Since returning to Chicago a week ago, I’ve been hit with the question “So how was your summer?” more times than I care to count; and every time, I’ve given the same quick, easy response. “It was great.” But that’s because Jen Barton was right, once again.
On Semifinals day, she told us people would ask how it was. I mean, they had no idea what we were really doing besides posting pictures in uniform and pictures in basically our underwear from a new state seemingly every day.
She said we’d try to explain it. We’d try to complain about the rehearsal time in Louisiana, and how it felt to swim back to a reset in the thickest air you’ve ever tried to breathe. We’d try to tell the story of Rico getting shat on by a bird during a hot day at Luella about halfway through Spring Training. We’d say things that became norms over the summer, and nobody would laugh at a “yeet everything” and, normal people would get annoyed when we agreed with them by saying “well you’re not wrong.” We’d never be able to properly justify our hatred for Kansas to someone outside of drum corps. We’d never be able to forget how it felt to take the field at Mile High. We’ll never forget the sense of relief after a windy warm-up in San Antonio, knowing that our first dome show, (perfect conditions), was just moments away. We’ll never forget the hornline age-outs waking us up on the Atlanta regional day with Georgia. We’ll never forget the sadness after Allentown, when we realized we only had a week left with “Out of the Ashes,” and the 2015 Delta Diamonds. And hardest of all, we’ll never forget raising our white flag for the very last time in Lucas Oil Stadium, as the last note rang out, Brandt announced us one last time, and we collected our equipment and marched off the field. For the very last time with Spirit of Atlanta 2015.

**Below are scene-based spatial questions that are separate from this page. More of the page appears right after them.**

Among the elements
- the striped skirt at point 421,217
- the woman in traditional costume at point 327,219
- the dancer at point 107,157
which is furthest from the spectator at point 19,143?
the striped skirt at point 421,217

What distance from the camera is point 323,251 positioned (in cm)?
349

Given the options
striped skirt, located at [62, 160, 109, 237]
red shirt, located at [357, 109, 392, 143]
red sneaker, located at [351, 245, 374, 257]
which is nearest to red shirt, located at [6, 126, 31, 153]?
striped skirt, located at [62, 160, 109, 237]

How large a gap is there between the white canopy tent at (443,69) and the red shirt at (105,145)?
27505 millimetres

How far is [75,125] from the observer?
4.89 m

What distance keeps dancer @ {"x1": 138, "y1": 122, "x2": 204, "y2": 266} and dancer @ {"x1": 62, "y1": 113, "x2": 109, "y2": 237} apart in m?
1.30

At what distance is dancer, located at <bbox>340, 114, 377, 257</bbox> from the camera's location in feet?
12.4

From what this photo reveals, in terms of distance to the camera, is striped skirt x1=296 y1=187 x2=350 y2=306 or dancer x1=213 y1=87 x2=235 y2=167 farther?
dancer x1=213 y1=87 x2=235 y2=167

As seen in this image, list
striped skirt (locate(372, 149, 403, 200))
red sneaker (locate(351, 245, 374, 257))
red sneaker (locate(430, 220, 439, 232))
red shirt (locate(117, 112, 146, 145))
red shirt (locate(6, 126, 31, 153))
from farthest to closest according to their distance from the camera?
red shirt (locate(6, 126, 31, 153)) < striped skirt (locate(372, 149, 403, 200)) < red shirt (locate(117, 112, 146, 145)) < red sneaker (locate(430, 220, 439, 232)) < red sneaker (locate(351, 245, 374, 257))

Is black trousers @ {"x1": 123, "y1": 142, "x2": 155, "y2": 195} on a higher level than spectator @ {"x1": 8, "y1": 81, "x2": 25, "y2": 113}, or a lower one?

As cliché as it sounds, this summer has changed me in the absolute best way. I worked my ass off, almost literally, with 152 other people who have this crazy passion for music and the performing arts. I got yelled at constantly for being late to count four of cradle titties. My biggest worries were EPL time; if I was improving along with not only the color guard, but the drum corps; and how much floor time we’d get that night. Sometimes, if I’d get to see my friends from other corps at the show that night. I knew how hard I had to work to get there, and I tried my absolute hardest to not take a second of it for granted.
And now… I miss it more than I ever thought I would. I’ve been through this before, and although it passed within about a month and a half after my rookie year, I just feel like everything about this time is completely different. I’ve spent countless hours on Skype in group chats with most of the color guard. On a daily basis, I’m in constant communication with at least seven members. If I thought I spent a lot of time on my phone before, it’s even more now that all of my best friends live (at the very least) 8 hours away. Most of them are two or three times that much.
We’ve been off of tour for almost a month. In about a week, it’ll mark a month from the last time we ran any chunk of the show, or just the show at all. It’s hard to believe it’s only been a month, and at the same time, it’s hard to believe it’s already been a month. It seems like just yesterday (okay, maybe a couple days ago) that I was crying outside of Lucas Oil as my best friend Katie Gulledge and I listened to Journey’s “Open Arms” and said our final see-you-laters.
Only 260-some days until next season. Until then, the only things getting me through are four-plus hour group skype calls, teaching high school band, the never ending group text, and the fact that I’ve got a plane ticket to Atlanta in my back pocket for New Years.